-- Selected text --
Two of them never won again – and it took Storm ten years before he got his next victory buzz, this time beating Rory McIlroy, no less, in a playoff for the 2017 SA Open. Which goes to show what an all-embracing course Le Golf National, situated in Paris’s south-western outskirts at Guyancourt, is as it has gone on to host a Ryder Cup and the 2024 Olympics where all-time greats Scottie Scheffler and Lydia Ko struck gold.
‘This eight-time tour winner is good at Le National, having finished runner-up to Tommy Fleetwood in the 2017 French Open and top-ten last year.’
So this water-strewn 7247-yard par 71 Albatros course, home to the national Open for three decades with its demands on straight driving and positional nous, rewards the greatest and gives the not-so-great their moment in the sun too.
It was again the turn of the not-so-great last year when Japanese youngster Ryo Hisatsune made his DP World Cup breakthrough. He too has not won since but surely will. Barring his path to a successful Open de France defence are world-class stars like BMW PGA champion Billy Horschel, a regular visitor from the States now, 2013 US Open champion Justin Rose and local hero Matthieu Pavon, a winner on both sides of the Atlantic in the last 12 months, good tournaments too – the Spanish Open and the Farmers Insurance on the PGA Tour.
But I’m taking Denmark’s Rasmus Hojgaard to beat them all. He’s joint course record holder, his 62 in 2022 just failing catch Italy’s Giulio Migliozzi, and he was right up there again last year when fourth to Hisatsune. Missing the cut at last week’s Dunhill Links wasn’t the greatest advert but it is only a few weeks since he won the Irish Open with a third place at the British Masters in the lead-up to that.

-- Task objective --
In the golf preview, what are the yardage and par of the Albatros course at Le Golf National?

-- Items --
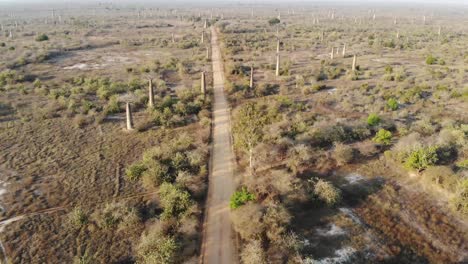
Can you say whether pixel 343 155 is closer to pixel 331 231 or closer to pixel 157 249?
pixel 331 231

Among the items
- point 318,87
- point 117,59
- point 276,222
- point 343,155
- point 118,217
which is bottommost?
point 118,217

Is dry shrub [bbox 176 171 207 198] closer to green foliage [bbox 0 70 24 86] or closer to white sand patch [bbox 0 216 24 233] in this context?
white sand patch [bbox 0 216 24 233]

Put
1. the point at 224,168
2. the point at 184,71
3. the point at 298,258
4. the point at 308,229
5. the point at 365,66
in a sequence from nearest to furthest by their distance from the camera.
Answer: the point at 298,258, the point at 308,229, the point at 224,168, the point at 184,71, the point at 365,66

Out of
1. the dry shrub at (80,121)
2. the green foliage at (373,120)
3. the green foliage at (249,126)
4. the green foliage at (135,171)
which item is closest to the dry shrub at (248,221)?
the green foliage at (249,126)

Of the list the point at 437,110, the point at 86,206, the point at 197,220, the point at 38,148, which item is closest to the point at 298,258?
the point at 197,220

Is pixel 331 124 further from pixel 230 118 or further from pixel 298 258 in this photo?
pixel 298 258

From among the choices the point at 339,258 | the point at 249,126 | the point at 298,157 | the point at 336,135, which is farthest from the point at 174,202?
the point at 336,135

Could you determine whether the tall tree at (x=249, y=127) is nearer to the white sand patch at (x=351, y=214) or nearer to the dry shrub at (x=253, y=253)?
the white sand patch at (x=351, y=214)
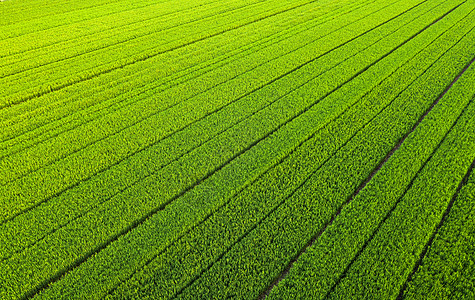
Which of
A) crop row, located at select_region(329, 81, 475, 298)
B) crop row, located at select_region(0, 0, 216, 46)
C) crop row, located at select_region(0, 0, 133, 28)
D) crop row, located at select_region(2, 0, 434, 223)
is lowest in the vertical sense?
crop row, located at select_region(329, 81, 475, 298)

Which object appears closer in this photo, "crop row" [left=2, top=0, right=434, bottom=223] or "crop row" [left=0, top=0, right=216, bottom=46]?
"crop row" [left=2, top=0, right=434, bottom=223]

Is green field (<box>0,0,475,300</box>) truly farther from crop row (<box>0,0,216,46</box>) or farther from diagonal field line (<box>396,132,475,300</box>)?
crop row (<box>0,0,216,46</box>)

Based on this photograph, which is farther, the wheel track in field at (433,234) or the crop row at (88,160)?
the crop row at (88,160)

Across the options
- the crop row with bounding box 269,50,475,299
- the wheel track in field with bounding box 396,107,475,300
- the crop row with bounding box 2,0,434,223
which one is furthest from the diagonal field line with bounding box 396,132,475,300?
the crop row with bounding box 2,0,434,223

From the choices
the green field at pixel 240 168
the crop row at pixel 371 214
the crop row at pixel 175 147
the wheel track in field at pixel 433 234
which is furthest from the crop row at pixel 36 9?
the wheel track in field at pixel 433 234

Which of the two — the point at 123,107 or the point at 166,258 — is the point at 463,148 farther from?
the point at 123,107

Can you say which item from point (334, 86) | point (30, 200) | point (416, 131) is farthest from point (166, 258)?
point (334, 86)

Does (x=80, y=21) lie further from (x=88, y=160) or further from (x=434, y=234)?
(x=434, y=234)

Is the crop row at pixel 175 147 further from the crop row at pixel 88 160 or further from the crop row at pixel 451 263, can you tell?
the crop row at pixel 451 263
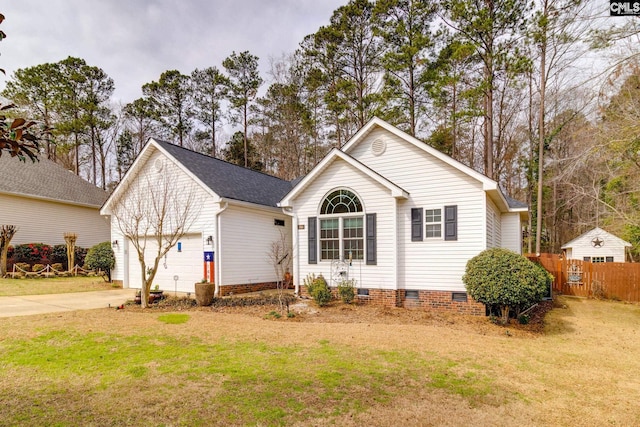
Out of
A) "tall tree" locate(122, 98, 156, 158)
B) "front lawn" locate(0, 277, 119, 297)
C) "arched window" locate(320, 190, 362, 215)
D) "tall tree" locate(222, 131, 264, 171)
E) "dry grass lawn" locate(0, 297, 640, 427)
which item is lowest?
"front lawn" locate(0, 277, 119, 297)

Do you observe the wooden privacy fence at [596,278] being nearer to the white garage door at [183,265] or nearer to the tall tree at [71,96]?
the white garage door at [183,265]

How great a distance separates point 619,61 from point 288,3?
11.5 m

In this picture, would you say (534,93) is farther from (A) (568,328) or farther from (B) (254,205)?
(B) (254,205)

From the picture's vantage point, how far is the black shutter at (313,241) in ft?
37.9

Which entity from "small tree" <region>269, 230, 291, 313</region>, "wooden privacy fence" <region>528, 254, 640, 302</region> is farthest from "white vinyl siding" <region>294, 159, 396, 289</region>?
"wooden privacy fence" <region>528, 254, 640, 302</region>

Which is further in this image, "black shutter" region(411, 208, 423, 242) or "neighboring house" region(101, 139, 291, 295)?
"neighboring house" region(101, 139, 291, 295)

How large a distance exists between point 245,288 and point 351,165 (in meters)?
6.09

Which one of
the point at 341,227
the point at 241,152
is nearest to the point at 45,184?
the point at 241,152

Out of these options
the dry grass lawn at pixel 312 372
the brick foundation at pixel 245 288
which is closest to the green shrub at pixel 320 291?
the dry grass lawn at pixel 312 372

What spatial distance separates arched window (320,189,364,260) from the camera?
11070 millimetres

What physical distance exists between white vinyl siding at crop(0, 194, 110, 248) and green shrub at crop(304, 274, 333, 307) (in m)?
17.3

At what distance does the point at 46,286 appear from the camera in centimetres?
1416

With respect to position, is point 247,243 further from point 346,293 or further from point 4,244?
point 4,244

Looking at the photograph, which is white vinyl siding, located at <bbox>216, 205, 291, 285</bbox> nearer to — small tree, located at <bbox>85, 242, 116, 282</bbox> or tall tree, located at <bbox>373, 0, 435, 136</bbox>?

-- Answer to this problem --
It is a 7247-yard par 71.